Treatment planning, meanwhile, is based on full Monte Carlo (MC) simulation using CT, MR and PET images, with the planning software defining the patient geometric model including target volumes, organs at risk and their tissue compositions. Worth noting as well that the treatment dose is controlled via direct measurement of the neutron fluence by the online beam-monitoring detectors (rather than relying on calibrated proton current data).

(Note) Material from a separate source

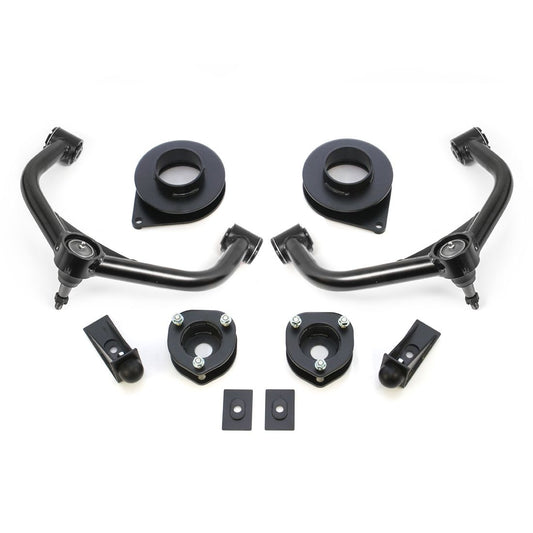 2.5" SST Lift Kit - Dodge Ram 1500 4WD 2009-2024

Downstream from the nuBeam source, the patient treatment room (55 m2) is fitted out with a robotic patient positioning system, exacure, from German medical technology specialist BEC. The custom-modified industrial robot can not only be positioned in all three dimensions, and with six degrees of freedom, but also be moved along the ceiling towards and away from the neutron-beam nozzle. An integrated optical tracking system monitors the treatment couch position 500x per second to apply corrections (accurate to ±0.5 mm) for patient positioning and CT imaging. The latter is performed with a rail-mounted Siemens Healthineers SOMATOM CT Sliding Gantry, which takes in-room CT images for comparison with the planning images to ensure precise patient set-up ahead of treatment delivery.

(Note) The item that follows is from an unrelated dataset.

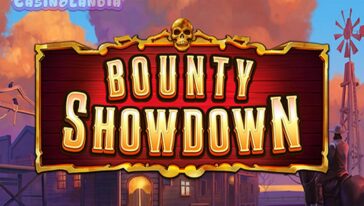 Bounty Showdown by Fantasma Games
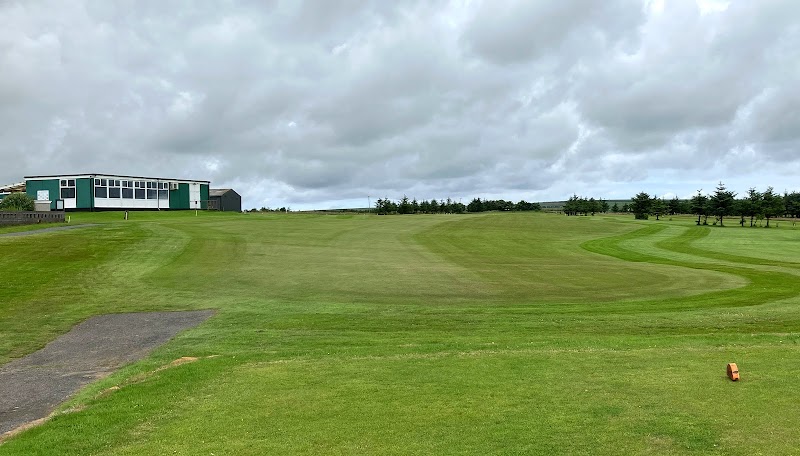 Thurso Golf Club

“Patient positioning for BNCT is even more challenging than for conventional radiotherapy modalities,” explains Mikko Tenhunen, chief medical physicist at Helsinki University Hospital. “The horizontal nature of the neutron beam means we will often require two or even three unique couch set-ups to deliver a range of treatment fields.”
More broadly, implementing a new BNCT workflow from scratch brings its own unique set of challenges. Any equipment placed near the neutron beam – the positioning robot, for example – is covered with neutron-absorbing material to inhibit activation, while all patient-support devices – such as pillows, cushions and restraints – are tested for susceptibility to neutron activation before being cleared for use in the treatment room. The treatment facility is also equipped with a high-purity Ge gamma spectrometer for neutron activation analysis; paired ionization chambers with water and PMMA phantoms for estimating neutron and gamma-ray absorbed dose to reference tissue; and an inductively coupled plasma optical emission spectrometry device for analysis of blood-boron concentration prior to treatment.
Due diligence
Right now, Tenhunen and colleagues are laser-focused on equipment commissioning in advance of the BNCT clinical trial next summer. “All of the main subsystems of the BNCT facility have been tested separately,” he says, “while end-to-end validation of the treatment workflow will follow later this year. Ultimately, clinical success is all about how the various subsystems integrate together to deliver optimum outcomes across treatment planning, treatment delivery and treatment management.”
The outlook, it seems, is bright for the clinical application of BNCT technology. “The new Helsinki facility will be the first in-hospital BNCT treatment system in Europe,” concludes Joensuu. “It’s a significant landmark – one that we hope will promote clinical validation and wide-scale adoption of BNCT by cancer treatment centres around the world.”